## Schriftliche Anweisung
Schreiben Sie bitte aus dem Text über Kröllwitz die Stelle wortgetreu ab, die mit „Kröllwitz ist einer“ beginnt und sich bis einschließlich „Stadt getrennt ist.“ fortsetzt.

## Dokumentabschnitt

────────────────

Vom Fischerdorf nach Sexy Kröllwitz

8. April 2018 | Rezensionen | 3 Kommentare

Kröllwitz ist einer der ältesten und zugleich schönsten Stadtteile von Halle. Das Doppelheft (Heft 35/36) der Reihe „Mitteldeutsche kulturhistorische Hefte“ des Hasenverlags widmet sich ausschließlich Kröllwitz, das durch die Saale von der Stadt getrennt ist.

Die in Kröllwitz lebende Autorin Heidi Ritter, die schon für andere Hefte dieser Reihe verantwortlich war, beleuchtet in zehn Kapiteln die Geschichte und die unterschiedlichen Facetten des Stadtteils. Die Ufer der Saale gegenüber der Burg Giebichenstein sind schon früh besiedelt worden. Die Ersten, die sich um 400 vor Christus hier niederließen, waren germanische Stämme. Später gelangten Sorben an die Saale und gründeten eine erste Siedlung. Als „Crolewitz“ wurde sie 1291 erstmals urkundlich erwähnt. Über Jahrhunderte hinweg war die Geschichte von Kröllwitz mit der Burg- und Frühstadt Giebichenstein verbunden. Daher war die Verbindung dieser beiden Orte über die Saale hinweg stets von besonderer Bedeutung – von den frühen Fährverbindungen bis zur heutigen Giebichensteinbrücke.

In einem Kapitel widmet sich Ritter ausführlich der Kröllwitzer Papierfabrik, von der heute nur noch Rudimente am Trothaer Wehr stehen, in denen nun Eigentumswohnungen entstehen. Anhand von historischen Abbildungen gewinnt der Leser einen Eindruck von der ehemaligen Größe und Ausdehnung der Papierfabrik. Interessant in diesem Zusammenhang, dass sich in den 1920er Jahren Widerstand gegen die Luftverpestung durch das Sulfatverfahren regte – gewissermaßen eine frühe Bürgerinitiative.

────────────────

## Zeilen des Datensatzes
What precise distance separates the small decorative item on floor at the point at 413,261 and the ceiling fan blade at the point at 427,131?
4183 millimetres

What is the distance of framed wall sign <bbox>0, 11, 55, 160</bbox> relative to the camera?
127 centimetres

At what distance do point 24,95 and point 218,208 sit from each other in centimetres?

────────────────

## Richtiges Ergebnis
Kröllwitz ist einer der ältesten und zugleich schönsten Stadtteile von Halle. Das Doppelheft (Heft 35/36) der Reihe „Mitteldeutsche kulturhistorische Hefte“ des Hasenverlags widmet sich ausschließlich Kröllwitz, das durch die Saale von der Stadt getrennt ist.